━━━━━ Article

Adam fait partie des familles vulnérables ciblées par l’assistance alimentaire du PAM soutenue par la Direction générale de la protection civile et des opérations d’aide humanitaire européennes (ECHO). Cette aide distribuée sous forme d’espèces, permet de répondre aux besoins alimentaires et nutritionnels des familles pour une période d’un mois.
« Grâce à cette aide, nous mangeons au moins une fois par jour. Mais quand le calme va revenir, je veux rentrer chez moi avec ma famille et continuer mes activités » dit-il.
A l’image de son père, Salamata, l’ainée de la famille garde toujours espoir et un sourire communicatif malgré sa vie de déplacée. Du fond de la cuisine — une paillote couverte de bâche — Salamata réchauffe le repas de ses frères qui viennent de rentrer de l’école.
« Il y a des jours où ils n’ont rien à manger à leur retour de l’école. Les tout-petits pleurent dans ces cas-là », explique la jeune fille. « J’espère que notre situation va s’améliorer un jour et qu’on pourra retrouver une vie normale à Lemingam » affirme Salamata. « Les mangues et les goyaves de notre jardin de là-bas me manquent parfois, mais je suis sûre que tout ira bien » conclut-elle.
En 2021, l’assistance alimentaire et nutritionnelle d’urgence du PAM a été fournie à plus de d’un million de personnes à travers le Tchad. Parmi ces bénéficiaires, on compte 42 600 d’enfants en situation de malnutrition, également assistés grâce aux contributions d’ECHO.

━━━━━━━━━━

Exercice court A =
Recopiez mot pour mot le passage de l'article qui va de « En 2021, l’assistance » à « aux contributions d’ECHO. », ces deux bornes comprises.
Exercice court B =
Relevez dans l'article tous les noms propres de personnes et de lieux.
Les lignes fournies n'interviennent pas dans cet exercice.

━━━━━ Données fournies

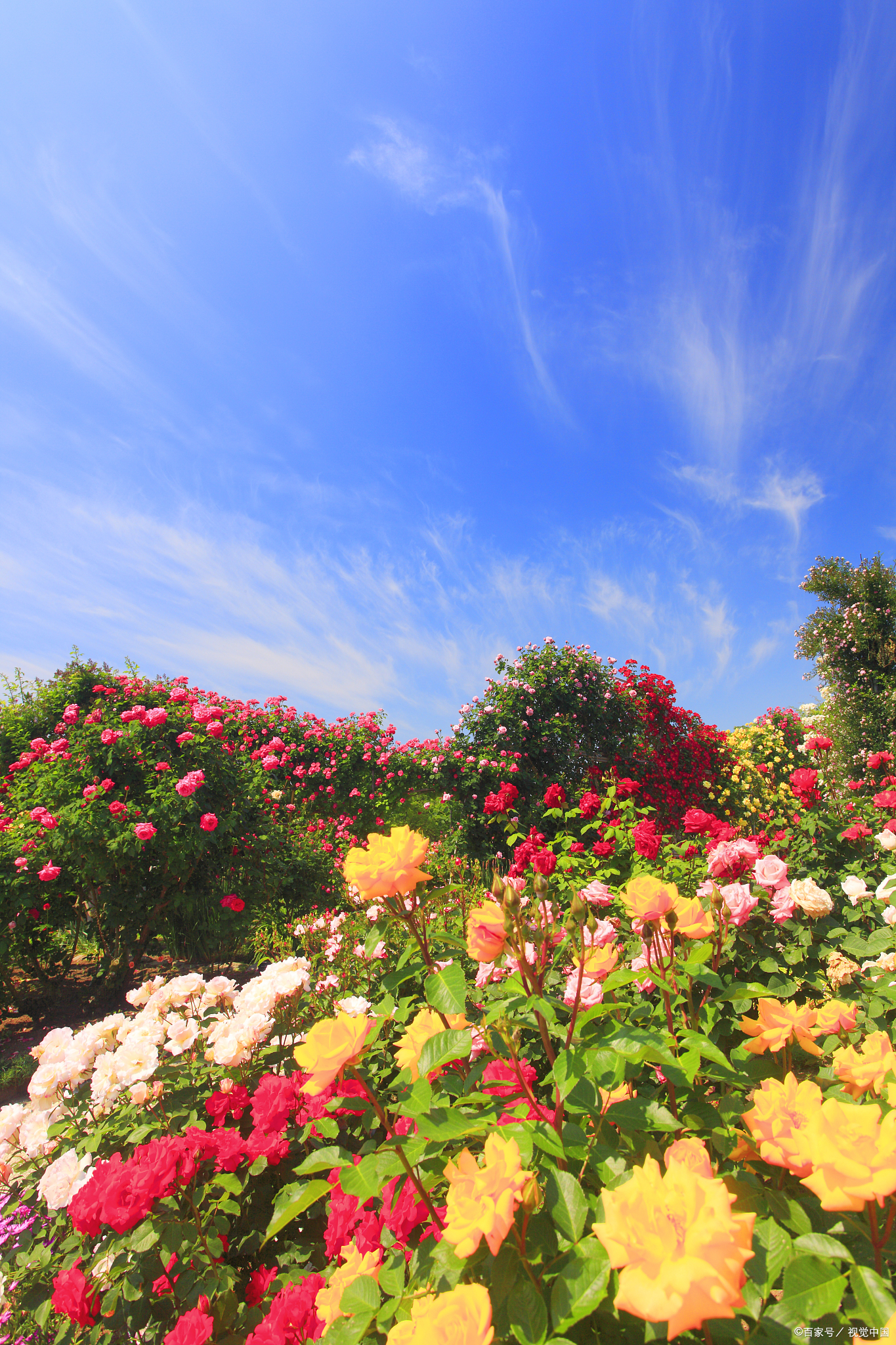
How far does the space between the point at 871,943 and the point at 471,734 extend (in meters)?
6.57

━━━━━━━━━━
━━━━━ Données fournies

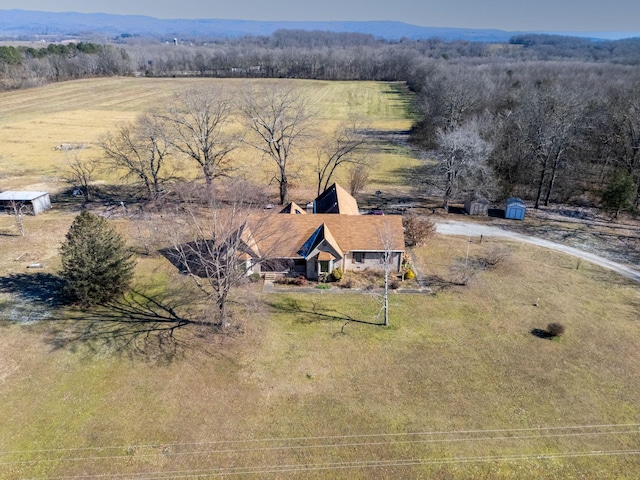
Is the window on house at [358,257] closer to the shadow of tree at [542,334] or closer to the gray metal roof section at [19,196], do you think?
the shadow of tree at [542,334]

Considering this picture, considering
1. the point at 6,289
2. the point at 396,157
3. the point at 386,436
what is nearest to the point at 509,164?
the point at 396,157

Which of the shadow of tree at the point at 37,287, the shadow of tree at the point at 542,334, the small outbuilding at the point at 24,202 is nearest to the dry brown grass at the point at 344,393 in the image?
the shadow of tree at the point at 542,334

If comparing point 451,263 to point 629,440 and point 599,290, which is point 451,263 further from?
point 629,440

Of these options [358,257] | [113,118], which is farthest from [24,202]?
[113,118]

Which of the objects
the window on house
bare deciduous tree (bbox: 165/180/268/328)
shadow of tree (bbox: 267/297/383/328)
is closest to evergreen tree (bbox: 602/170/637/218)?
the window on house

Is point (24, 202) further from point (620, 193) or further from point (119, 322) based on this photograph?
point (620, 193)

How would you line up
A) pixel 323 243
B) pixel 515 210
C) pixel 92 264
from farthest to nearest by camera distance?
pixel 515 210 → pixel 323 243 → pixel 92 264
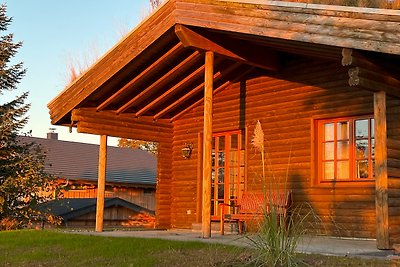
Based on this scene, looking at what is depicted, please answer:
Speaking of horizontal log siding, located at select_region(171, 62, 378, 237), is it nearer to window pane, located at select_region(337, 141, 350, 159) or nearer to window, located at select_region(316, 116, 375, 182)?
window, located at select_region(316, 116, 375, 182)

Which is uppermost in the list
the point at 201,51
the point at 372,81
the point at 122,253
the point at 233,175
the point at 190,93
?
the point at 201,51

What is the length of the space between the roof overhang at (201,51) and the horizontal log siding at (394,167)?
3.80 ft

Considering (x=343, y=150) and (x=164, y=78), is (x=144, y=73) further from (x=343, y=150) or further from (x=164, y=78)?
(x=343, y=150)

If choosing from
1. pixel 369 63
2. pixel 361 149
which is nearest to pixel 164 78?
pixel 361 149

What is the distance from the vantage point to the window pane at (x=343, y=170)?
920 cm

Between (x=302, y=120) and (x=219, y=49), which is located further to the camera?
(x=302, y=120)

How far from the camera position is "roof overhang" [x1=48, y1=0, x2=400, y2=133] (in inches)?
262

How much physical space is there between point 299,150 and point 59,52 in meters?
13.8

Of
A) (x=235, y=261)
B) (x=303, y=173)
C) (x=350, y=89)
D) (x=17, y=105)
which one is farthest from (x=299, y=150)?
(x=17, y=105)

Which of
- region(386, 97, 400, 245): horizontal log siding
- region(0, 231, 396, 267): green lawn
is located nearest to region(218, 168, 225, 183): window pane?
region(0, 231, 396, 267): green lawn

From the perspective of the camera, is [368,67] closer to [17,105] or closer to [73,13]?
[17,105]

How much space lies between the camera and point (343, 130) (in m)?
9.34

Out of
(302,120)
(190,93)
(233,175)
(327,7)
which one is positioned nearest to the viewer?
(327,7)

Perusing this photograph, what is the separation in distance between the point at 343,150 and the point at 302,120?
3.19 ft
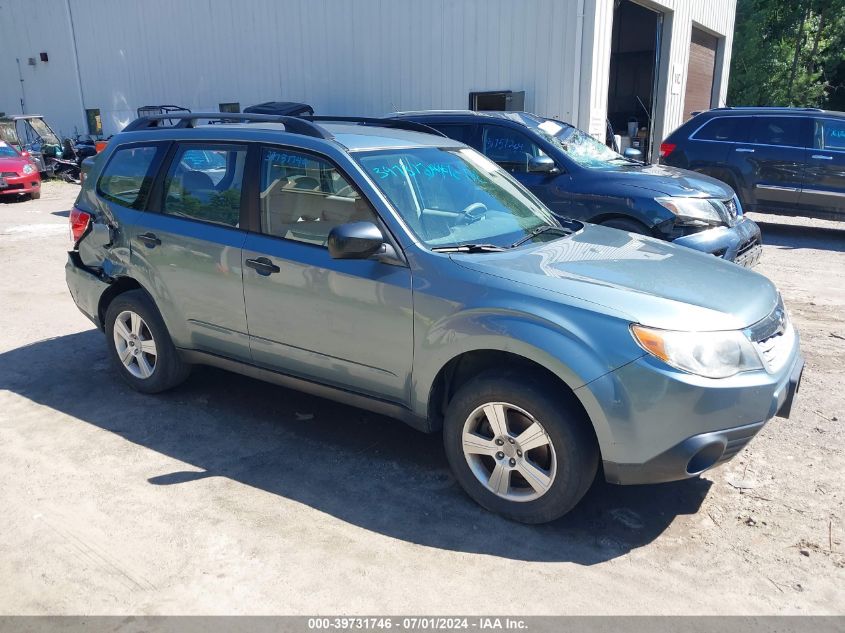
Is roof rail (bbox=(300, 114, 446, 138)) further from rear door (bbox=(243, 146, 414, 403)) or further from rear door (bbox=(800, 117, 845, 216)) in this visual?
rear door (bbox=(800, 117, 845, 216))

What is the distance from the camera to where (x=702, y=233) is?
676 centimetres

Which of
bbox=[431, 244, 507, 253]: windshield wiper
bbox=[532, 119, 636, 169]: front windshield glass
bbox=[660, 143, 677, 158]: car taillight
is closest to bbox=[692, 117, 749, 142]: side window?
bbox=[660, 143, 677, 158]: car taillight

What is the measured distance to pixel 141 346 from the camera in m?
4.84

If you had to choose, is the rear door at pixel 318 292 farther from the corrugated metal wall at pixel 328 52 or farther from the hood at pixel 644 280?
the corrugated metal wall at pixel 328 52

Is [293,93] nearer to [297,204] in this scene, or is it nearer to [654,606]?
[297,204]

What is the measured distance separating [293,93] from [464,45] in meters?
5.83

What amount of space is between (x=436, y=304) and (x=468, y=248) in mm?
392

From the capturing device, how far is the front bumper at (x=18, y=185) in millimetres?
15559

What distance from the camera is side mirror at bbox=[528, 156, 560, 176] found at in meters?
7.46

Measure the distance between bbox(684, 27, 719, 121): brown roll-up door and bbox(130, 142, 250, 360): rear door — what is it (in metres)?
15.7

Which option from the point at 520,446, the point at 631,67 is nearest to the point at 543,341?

━━━━━━━━━━
━━━━━ Données fournies

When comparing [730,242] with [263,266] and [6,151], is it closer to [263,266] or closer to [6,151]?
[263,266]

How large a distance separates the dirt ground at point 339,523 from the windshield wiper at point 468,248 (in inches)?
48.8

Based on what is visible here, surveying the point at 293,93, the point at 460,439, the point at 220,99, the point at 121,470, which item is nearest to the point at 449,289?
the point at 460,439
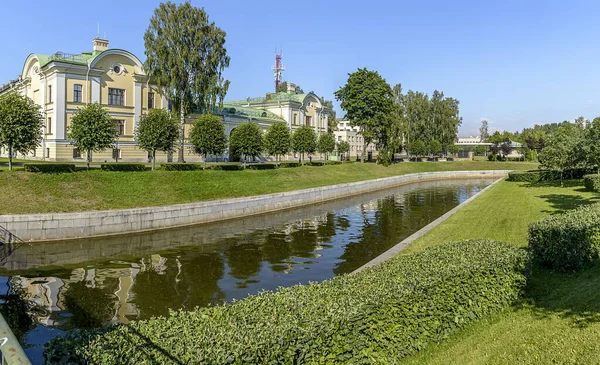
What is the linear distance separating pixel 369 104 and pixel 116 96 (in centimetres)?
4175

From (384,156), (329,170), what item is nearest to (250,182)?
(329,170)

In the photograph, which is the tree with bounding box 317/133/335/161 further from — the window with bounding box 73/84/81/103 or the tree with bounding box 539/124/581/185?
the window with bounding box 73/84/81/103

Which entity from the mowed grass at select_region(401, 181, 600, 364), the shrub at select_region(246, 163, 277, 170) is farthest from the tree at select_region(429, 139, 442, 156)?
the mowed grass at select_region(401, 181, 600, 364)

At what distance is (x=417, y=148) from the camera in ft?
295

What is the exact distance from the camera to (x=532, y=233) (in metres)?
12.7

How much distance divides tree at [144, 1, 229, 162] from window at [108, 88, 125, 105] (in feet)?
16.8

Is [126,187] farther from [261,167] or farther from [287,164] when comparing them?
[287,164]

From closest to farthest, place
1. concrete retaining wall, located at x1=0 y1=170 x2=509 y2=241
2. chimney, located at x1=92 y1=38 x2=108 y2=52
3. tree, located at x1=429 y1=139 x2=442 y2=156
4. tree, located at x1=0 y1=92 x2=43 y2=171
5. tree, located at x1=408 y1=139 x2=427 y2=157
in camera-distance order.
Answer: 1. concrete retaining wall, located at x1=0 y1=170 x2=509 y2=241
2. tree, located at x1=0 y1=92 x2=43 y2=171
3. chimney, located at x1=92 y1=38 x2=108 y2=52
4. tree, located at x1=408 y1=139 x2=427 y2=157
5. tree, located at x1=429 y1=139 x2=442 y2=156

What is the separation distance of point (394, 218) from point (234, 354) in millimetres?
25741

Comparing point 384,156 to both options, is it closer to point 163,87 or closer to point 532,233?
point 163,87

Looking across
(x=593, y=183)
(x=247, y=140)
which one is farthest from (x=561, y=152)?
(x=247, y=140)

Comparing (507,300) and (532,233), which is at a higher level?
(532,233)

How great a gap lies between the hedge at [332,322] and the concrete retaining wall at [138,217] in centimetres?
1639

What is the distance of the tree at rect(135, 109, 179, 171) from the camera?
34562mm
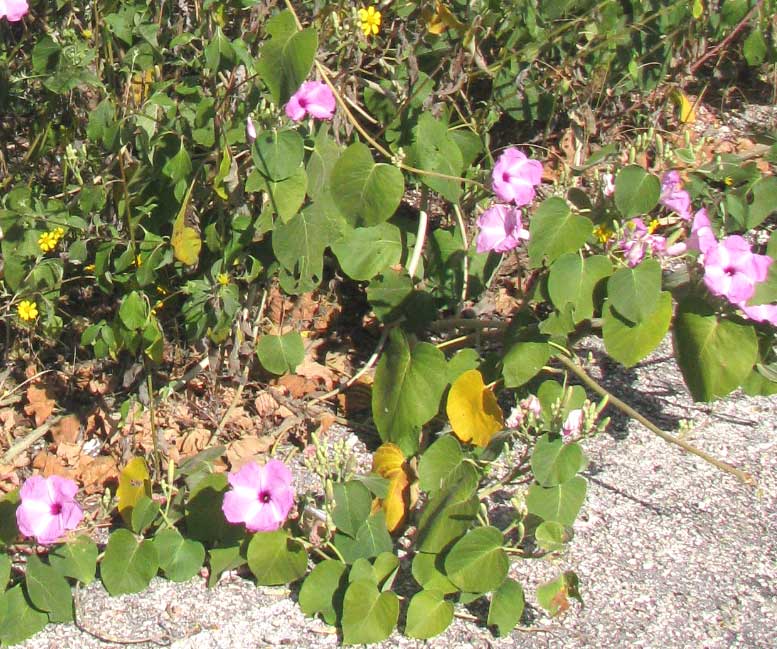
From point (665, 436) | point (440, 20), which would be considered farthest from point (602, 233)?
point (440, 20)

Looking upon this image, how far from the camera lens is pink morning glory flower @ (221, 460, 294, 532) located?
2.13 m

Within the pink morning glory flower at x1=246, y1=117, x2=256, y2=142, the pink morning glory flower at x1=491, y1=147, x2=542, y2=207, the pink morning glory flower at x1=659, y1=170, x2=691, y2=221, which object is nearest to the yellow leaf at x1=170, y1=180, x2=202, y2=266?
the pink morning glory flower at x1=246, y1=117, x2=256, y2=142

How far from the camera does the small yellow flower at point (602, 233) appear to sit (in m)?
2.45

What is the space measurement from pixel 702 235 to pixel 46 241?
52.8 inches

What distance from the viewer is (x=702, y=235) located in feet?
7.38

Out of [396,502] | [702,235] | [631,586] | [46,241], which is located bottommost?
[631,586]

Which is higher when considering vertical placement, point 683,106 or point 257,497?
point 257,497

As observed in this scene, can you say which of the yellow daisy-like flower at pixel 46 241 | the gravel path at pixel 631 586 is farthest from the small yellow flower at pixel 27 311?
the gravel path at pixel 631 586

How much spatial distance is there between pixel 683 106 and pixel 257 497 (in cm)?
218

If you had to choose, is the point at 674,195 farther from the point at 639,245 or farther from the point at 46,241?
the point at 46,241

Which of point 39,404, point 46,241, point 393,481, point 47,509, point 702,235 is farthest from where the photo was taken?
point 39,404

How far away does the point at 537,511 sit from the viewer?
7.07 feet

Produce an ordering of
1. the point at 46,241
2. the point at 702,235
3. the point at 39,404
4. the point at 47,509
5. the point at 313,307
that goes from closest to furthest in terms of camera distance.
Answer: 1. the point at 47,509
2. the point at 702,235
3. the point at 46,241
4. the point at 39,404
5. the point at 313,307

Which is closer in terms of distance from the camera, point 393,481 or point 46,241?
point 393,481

━━━━━━━━━━

Corrigé détaillé A =
En 2021, l’assistance alimentaire et nutritionnelle d’urgence du PAM a été fournie à plus de d’un million de personnes à travers le Tchad. Parmi ces bénéficiaires, on compte 42 600 d’enfants en situation de malnutrition, également assistés grâce aux contributions d’ECHO.

Corrigé détaillé B =
Adam, Salamata, Lemingam, Tchad